A description of the challenge can be found here: http://sapience.dec.ens.fr/bootphon/2017/index.html.
The code provided here is not pretty. I provide no guarantees with the code, but please let me know if you have any problems, find bugs or have general comments.
Clone the zerospeech repositories:
mkdir ../src/
git clone https://github.com/bootphon/zerospeech2017.git \
../src/zerospeech2017/
# To-do: add installation and data download instructions
git clone https://github.com/bootphon/zerospeech2017_surprise.git \
../src/zerospeech2017_surprise/
Clone the eskmeans
repository:
git clone https://github.com/kamperh/eskmeans.git \
../src/eskmeans/
Get the surprise data:
cd ../src/zerospeech2017_surprise/
source download_surprise_data.sh \
/share/data/lang/users/kamperh/zerospeech2017/data/surprise/
cd -
Update all the paths in paths.py
to match your directory structure.
Extract MFCC features by running the steps in features/readme.md.
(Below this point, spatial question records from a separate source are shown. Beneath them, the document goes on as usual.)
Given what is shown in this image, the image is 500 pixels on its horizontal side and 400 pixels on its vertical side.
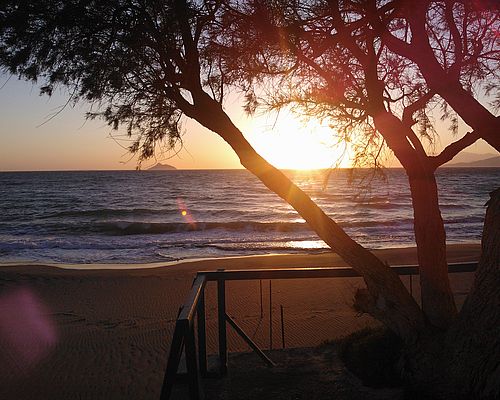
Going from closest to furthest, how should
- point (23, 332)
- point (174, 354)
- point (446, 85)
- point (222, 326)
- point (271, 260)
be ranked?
1. point (174, 354)
2. point (446, 85)
3. point (222, 326)
4. point (23, 332)
5. point (271, 260)

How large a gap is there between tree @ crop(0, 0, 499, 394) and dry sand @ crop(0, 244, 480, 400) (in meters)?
1.56

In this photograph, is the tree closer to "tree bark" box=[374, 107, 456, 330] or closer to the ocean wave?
"tree bark" box=[374, 107, 456, 330]

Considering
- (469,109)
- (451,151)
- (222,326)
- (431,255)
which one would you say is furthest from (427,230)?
(222,326)

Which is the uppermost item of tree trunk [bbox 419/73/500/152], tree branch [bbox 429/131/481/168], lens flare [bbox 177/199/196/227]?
tree trunk [bbox 419/73/500/152]

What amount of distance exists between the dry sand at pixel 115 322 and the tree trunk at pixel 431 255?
151 cm

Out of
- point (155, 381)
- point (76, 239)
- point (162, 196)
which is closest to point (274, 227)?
point (76, 239)

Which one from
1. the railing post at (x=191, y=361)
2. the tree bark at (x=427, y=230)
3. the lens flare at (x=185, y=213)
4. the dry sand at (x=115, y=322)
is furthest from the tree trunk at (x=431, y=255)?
the lens flare at (x=185, y=213)

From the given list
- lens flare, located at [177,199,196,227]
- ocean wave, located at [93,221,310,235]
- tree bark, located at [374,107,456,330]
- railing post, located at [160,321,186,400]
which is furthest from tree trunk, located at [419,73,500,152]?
lens flare, located at [177,199,196,227]

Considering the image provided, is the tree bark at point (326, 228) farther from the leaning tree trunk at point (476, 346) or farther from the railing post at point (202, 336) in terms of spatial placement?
the railing post at point (202, 336)

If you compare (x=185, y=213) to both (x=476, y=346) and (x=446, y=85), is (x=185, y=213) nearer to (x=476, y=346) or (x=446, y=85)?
(x=446, y=85)

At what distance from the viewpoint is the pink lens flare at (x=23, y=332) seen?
771 cm

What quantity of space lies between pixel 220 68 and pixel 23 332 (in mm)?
6682

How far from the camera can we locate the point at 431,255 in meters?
4.56

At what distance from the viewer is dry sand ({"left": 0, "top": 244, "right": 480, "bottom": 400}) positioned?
6.95 meters
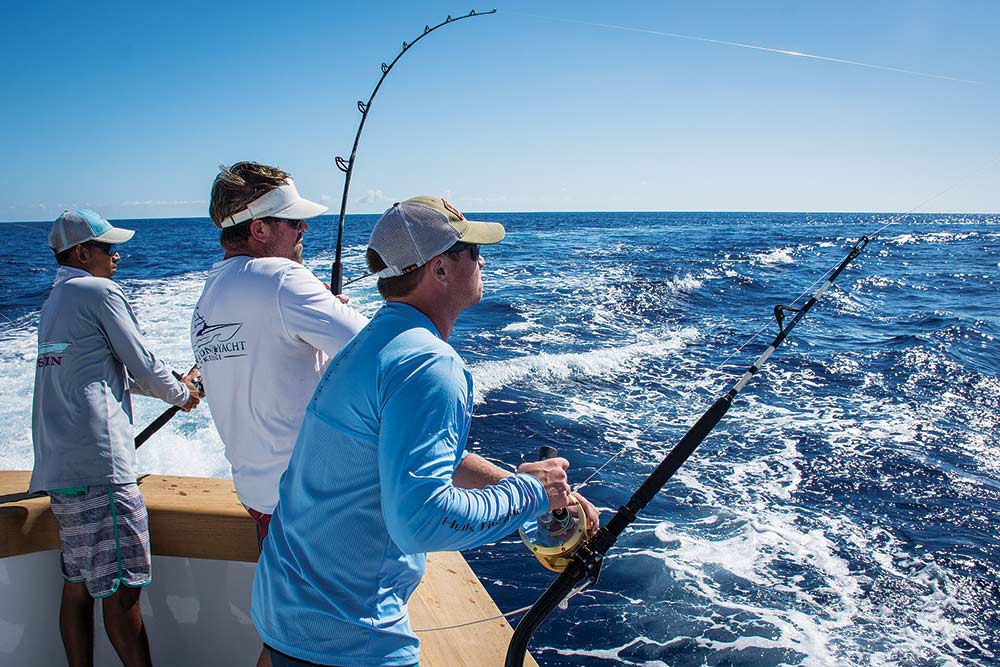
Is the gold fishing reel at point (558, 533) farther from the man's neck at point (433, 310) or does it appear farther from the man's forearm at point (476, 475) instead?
the man's neck at point (433, 310)

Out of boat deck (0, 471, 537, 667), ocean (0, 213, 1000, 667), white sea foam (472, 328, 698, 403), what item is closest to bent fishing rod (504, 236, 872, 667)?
boat deck (0, 471, 537, 667)

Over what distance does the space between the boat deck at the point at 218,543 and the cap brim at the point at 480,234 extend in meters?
1.10

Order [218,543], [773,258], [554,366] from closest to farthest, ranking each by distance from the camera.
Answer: [218,543] < [554,366] < [773,258]

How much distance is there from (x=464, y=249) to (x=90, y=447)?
138cm

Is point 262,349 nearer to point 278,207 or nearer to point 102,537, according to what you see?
point 278,207

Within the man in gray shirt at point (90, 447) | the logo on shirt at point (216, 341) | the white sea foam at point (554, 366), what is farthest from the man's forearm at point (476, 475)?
the white sea foam at point (554, 366)

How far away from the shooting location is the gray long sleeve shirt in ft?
6.01

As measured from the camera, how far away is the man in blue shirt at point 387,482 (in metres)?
0.93

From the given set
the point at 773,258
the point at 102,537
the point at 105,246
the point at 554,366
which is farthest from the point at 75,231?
the point at 773,258

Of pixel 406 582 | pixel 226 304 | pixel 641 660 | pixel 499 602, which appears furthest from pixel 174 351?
pixel 406 582

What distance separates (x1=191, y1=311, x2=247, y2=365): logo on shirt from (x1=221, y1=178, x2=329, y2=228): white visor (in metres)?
0.26

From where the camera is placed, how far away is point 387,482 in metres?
0.93

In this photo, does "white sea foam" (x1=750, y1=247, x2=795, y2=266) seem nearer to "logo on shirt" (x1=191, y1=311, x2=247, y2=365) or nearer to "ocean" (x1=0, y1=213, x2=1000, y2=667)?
"ocean" (x1=0, y1=213, x2=1000, y2=667)

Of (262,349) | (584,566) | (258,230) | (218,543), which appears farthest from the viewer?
(218,543)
We use the unsupervised phoneme boundary detection algorithm described in:
- Saurabhchand Bhati, Shekhar Nayak, and K. Sri Rama Murty, “Unsupervised Segmentation of Speech Signals Using Kernel-Gram Matrices" in Proc. NCVPRIPG, Communications in Computer and Information Science, Springer
A phoneme based system for feature learning and spoken term discovery can be found here:
- Saurabhchand Bhati, Shekhar Nayak, and K. Sri Rama Murty, “Unsupervised Speech Signal to Symbol Transformation for Zero Resource Speech Application” in Proc. Interspeech 2017 pdf
We use one of the simplest methods to obtain acoustic word embeddings: downsampling. Different types of input features can be used. Run the steps in downsample/readme.md.
We use keras to learn low dimensional embeddings from the downsampled segments.
Segmentation and clustering is performed using the ESKMeans package. Run the steps in segmentation/readme.md.